Finding a package from a neighbor among familiar rocks in our backyard is an exciting event. So is the discovery of a technological object near Earth that was sent from an exoplanet. As a follow-up on such a finding, we could search for signals coming from any potential senders, starting from the nearest houses on our cosmic street. The sudden knowledge that we weren’t alone in the universe would immediately upend how humans think about themselves and their civilization, and the effects on earth would be both momentous and unpredictable.
This isn’t as speculative a scenario as you might think. The opportunity for a two-way communication with another civilization during our lifetime is limited to a distance of about 30 light years. But already we know of
a dozen habitable exoplanets within 30 light years from Earth, and we are only aware of a few percent of them. But even if we identified all the nearby candidate planets for a two-way conversation, they would constitute a tiny fraction of the tens of billions of habitable planets within the Milky Way galaxy.
Most likely, any visiting probe we encounter had originated tens of thousands of light years away. In that case we will not be able to converse with the senders during our lifetime. Instead, we will need to infer their qualities from their probes, similar to the prisoners in
Plato’s Allegory of the Cave who attempt to infer the nature of objects behind them based on the shadows they cast on the cave walls.
A digital apocalypse, and so much more
By Charlie Sykes
Charlie Sykes is editor-at-large at the Bulwark and host of the Bulwark Podcast.
Let’s set aside the obvious Black Swan events that could upend 2024: assassination(s), heart attack(s) or stroke(s).
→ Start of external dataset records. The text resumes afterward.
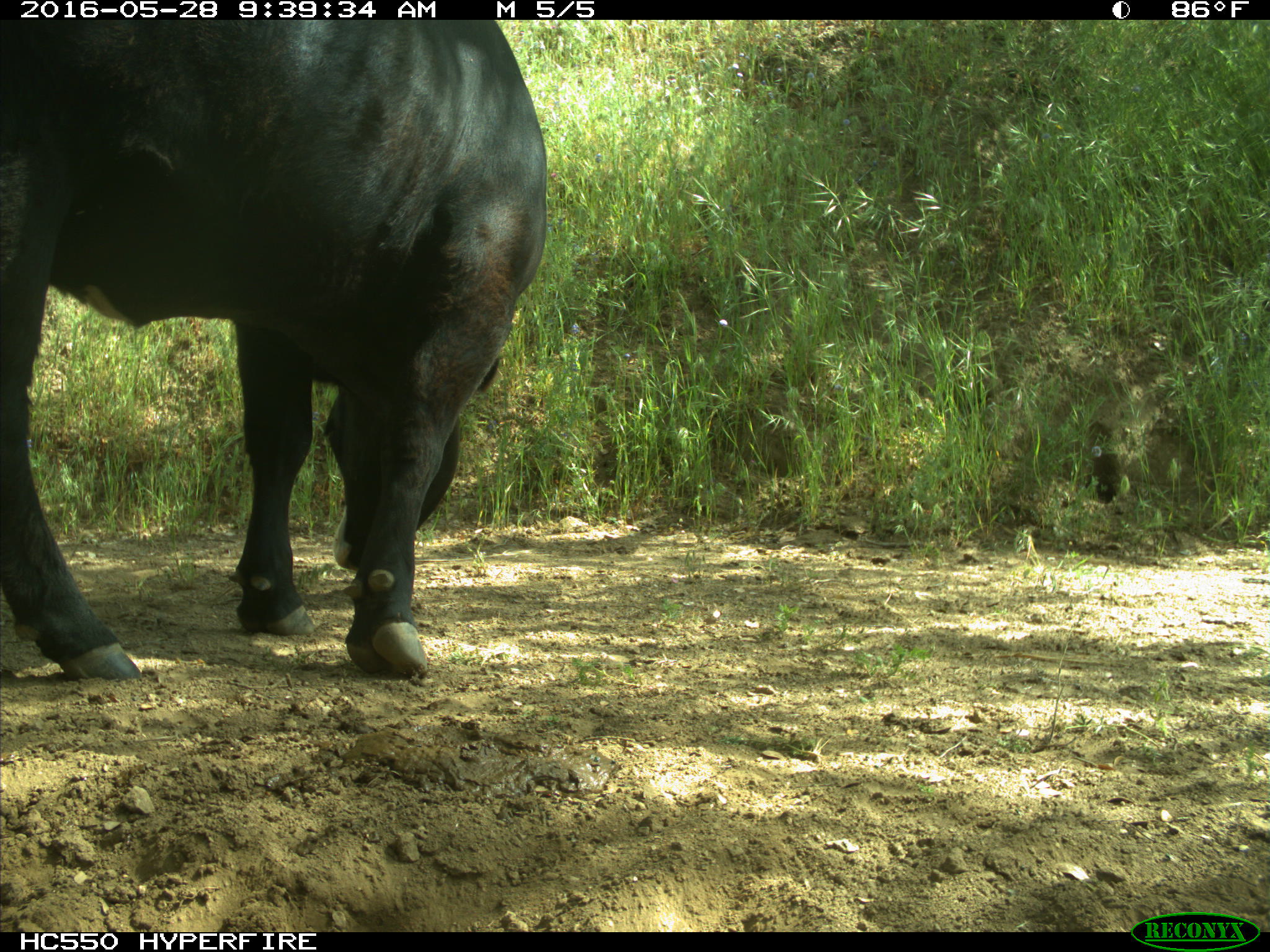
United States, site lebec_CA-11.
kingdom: Animalia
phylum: Chordata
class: Mammalia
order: Artiodactyla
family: Bovidae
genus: Bos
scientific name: Bos taurus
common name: domestic cow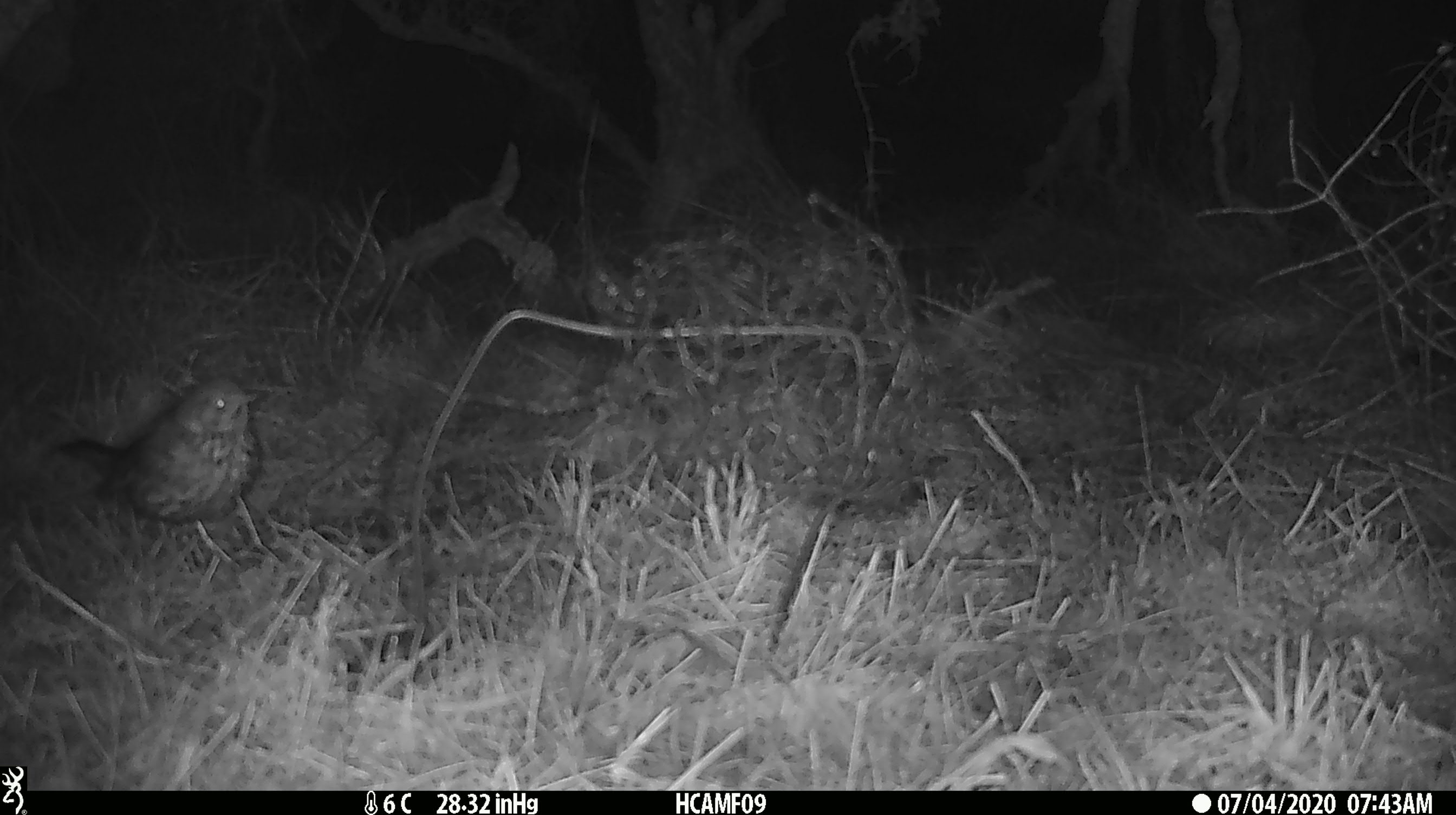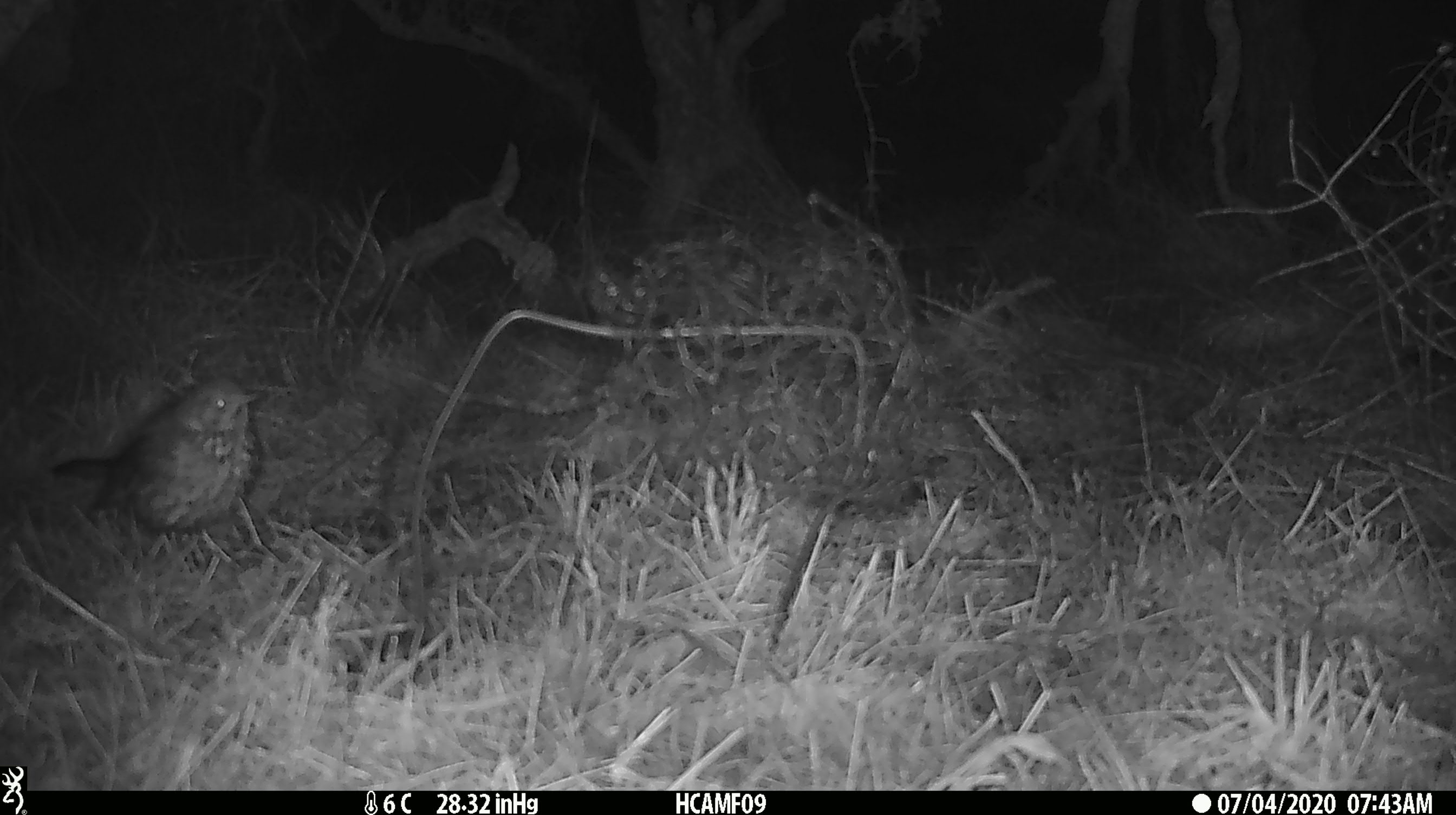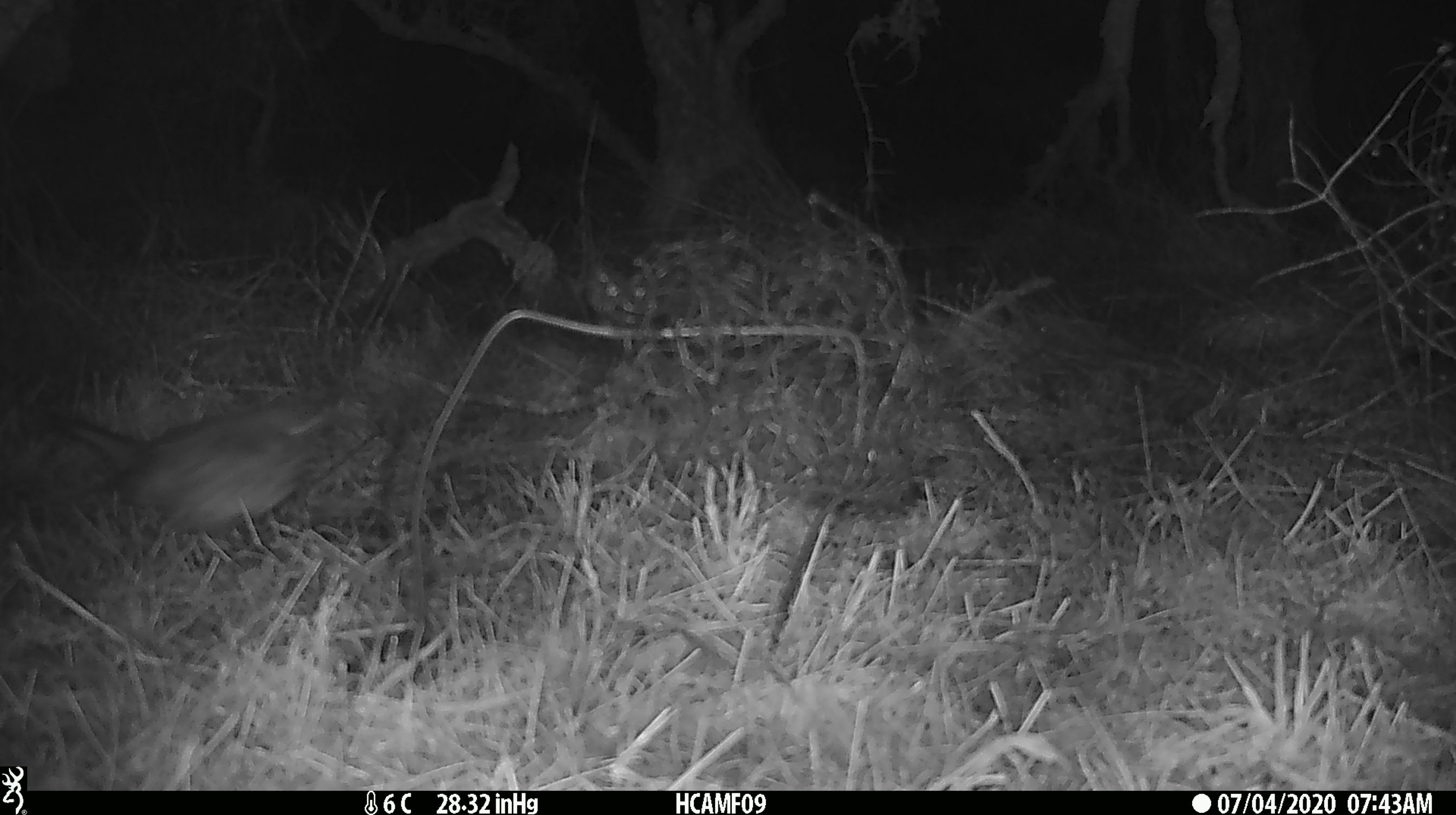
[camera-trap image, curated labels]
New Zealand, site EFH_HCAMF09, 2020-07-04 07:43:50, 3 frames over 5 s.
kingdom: Animalia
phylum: Chordata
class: Aves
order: Passeriformes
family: Turdidae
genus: Turdus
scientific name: Turdus philomelos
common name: song thrush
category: thrush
Thrush (song thrush) (Turdus philomelos).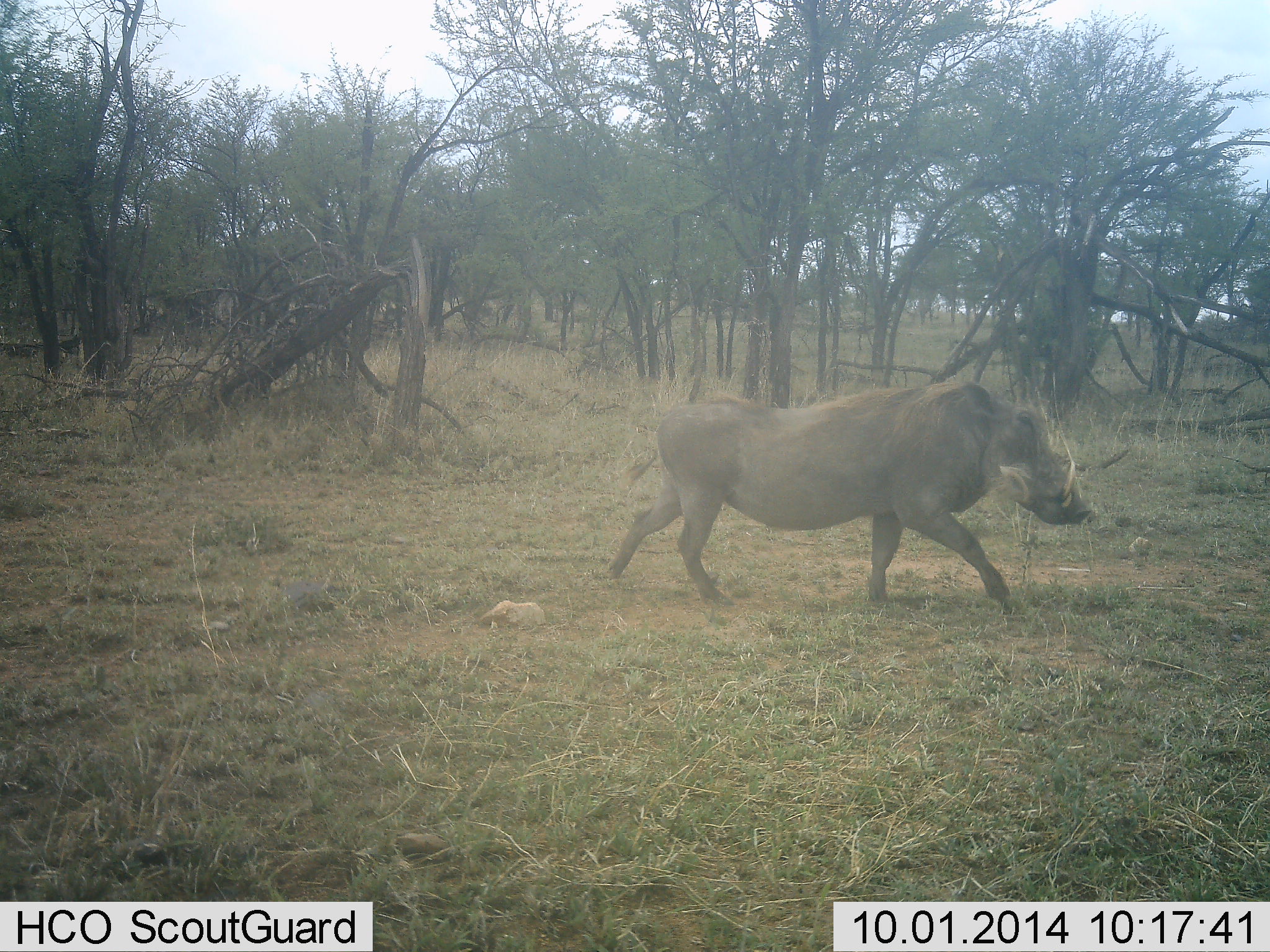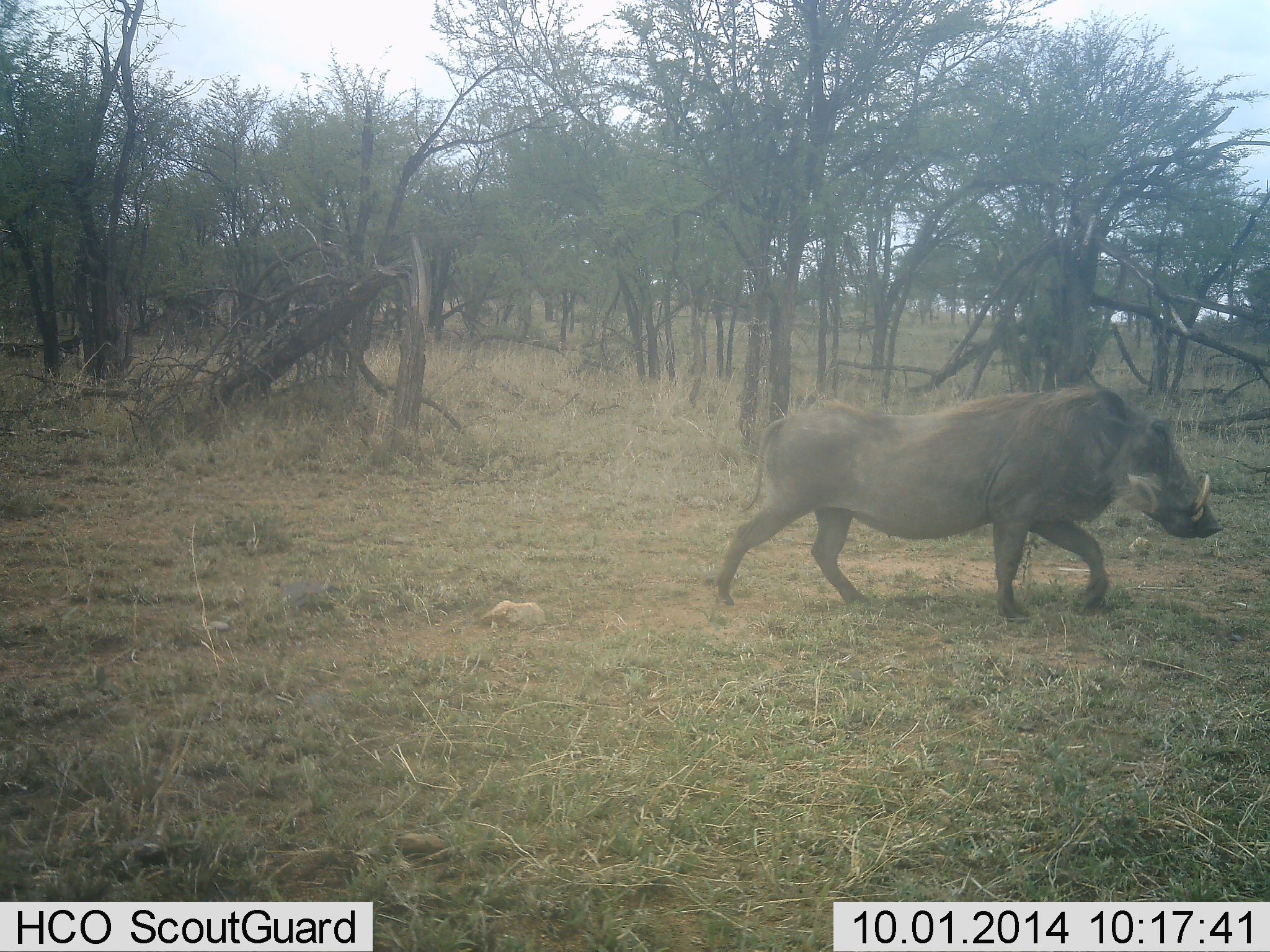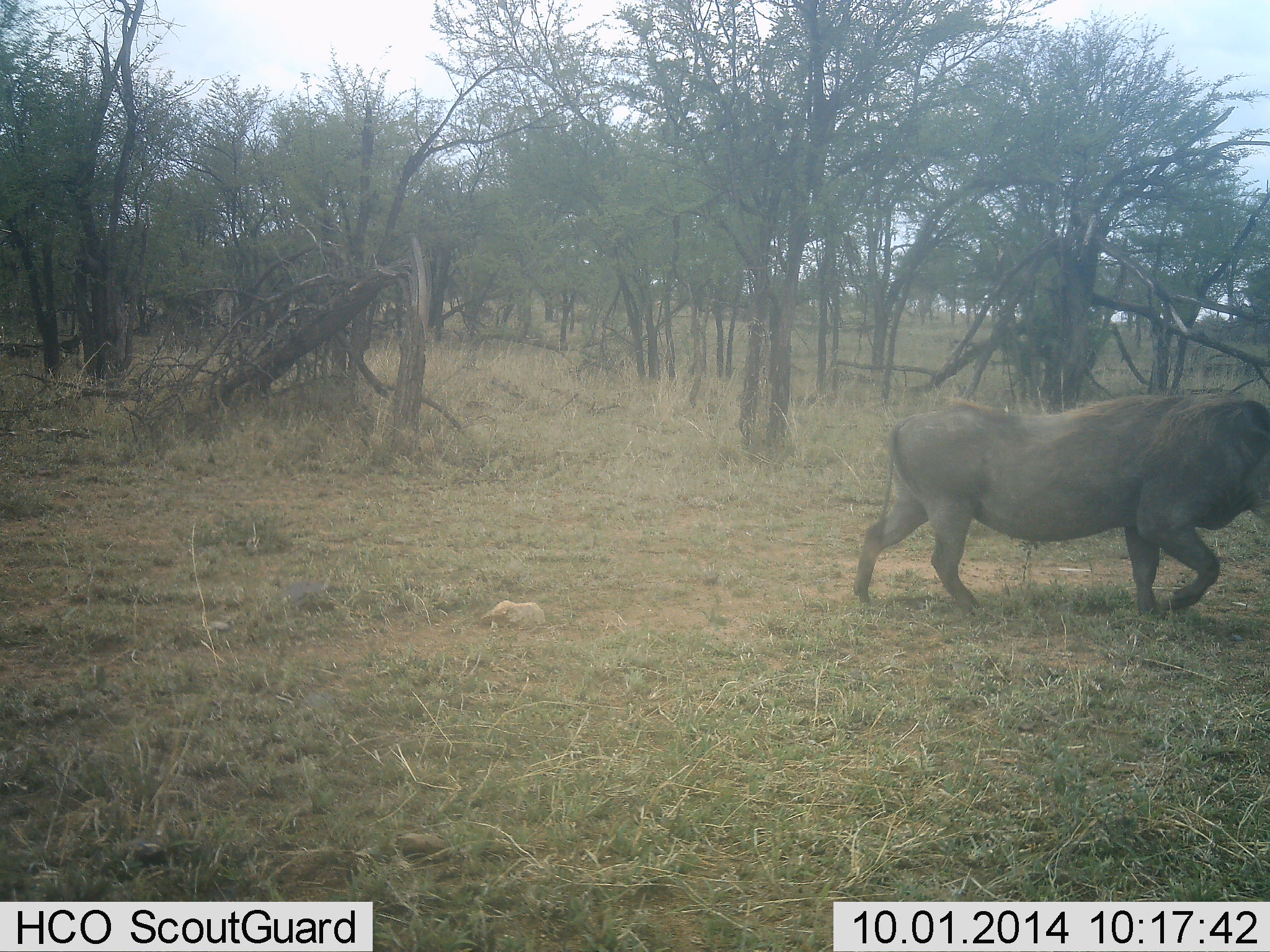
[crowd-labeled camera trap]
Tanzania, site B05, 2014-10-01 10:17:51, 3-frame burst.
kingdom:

Let’s also stipulate that the entire year will be a Black Swan of sorts — with a leading party nominee facing trials on 91 felony counts. America might elect a convicted felon to its highest office. The swans don’t get any blacker than that.
What else could go wrong? A hell of a lot, because we live in an era of chaos and fragility. The new year is a nesting doll of unknown unknowns.
We could see 1968-like riots at the major party conventions and perhaps a humanitarian disaster at the border.
Internationally, we could see the collapse of an abandoned Ukraine and the subsequent invasion of Taiwan by an emboldened China. We could find ourselves on the brink of a nuclear confrontation amidst a global economic meltdown that would overshadow every other issue.
In 2020, no one envisioned a global pandemic, but in 2024, we might be hit by a global digital virus. What if the computers and the satellites stopped working? For even a few days? What if the virus attacked the world’s banking system, vaporizing trillions of dollars of wealth?
And since we are contemplating a Digital Apocalypse, we probably should brace ourselves for AI-generated fakes that could drop days before the election itself.
Happy New Year.
Global warming-induced havoc
By Bill McKibben
Bill McKibben is an environmentalist and author, most recently, of
The Flag, the Cross, and the Station Wagon: A Graying American Looks Back at His Suburban Boyhood and Wonders What the Hell Happened.
Given that 2024 seems almost certain to break 2023’s global temperature record (and this year was already the hottest in 125,000 years), the physics of global warming indicate that we can expect … havoc.
The precise form it will take and spots it will strike can never be known in advance — some combination of fire, flood, storm, drought and sapping heat — but it would be a shock only if it didn’t happen. And perhaps when it does, it will be one more reminder of the folly of electing climate deniers to high office.